Where are you getting 10 and 0.5% from, in expected output? aarvaBioinfo. Rest things are easy. Btw, it would help if you could post vcf headers some where and share with forum, in addition to vcf records (if it is not an issue).

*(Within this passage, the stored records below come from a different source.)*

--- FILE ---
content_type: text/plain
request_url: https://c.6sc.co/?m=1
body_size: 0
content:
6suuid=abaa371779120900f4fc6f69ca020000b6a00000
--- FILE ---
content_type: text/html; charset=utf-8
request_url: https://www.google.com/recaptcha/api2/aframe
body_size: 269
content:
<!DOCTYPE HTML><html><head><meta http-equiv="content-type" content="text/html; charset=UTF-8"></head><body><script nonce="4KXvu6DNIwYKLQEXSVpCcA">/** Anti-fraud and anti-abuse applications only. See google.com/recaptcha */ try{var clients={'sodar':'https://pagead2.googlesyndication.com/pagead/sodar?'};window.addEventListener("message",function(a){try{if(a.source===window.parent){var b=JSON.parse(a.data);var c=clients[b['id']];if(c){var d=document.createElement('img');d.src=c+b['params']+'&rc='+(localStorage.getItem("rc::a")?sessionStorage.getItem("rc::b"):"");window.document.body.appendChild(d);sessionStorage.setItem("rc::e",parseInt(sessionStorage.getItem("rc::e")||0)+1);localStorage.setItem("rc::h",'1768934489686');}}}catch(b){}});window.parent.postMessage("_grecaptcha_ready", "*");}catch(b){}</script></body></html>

hi, cpad0112, I highly appreciate you for help. I gave just for example 10 and 0.5%. not calculated value. sorry due to confidential, I could not share vcf data. if i just keep table header as: CHROM POS SNP-ID Ref Alt Gene_name Gene_ID SNP_types or SNP-classification then it can be made using my given example data?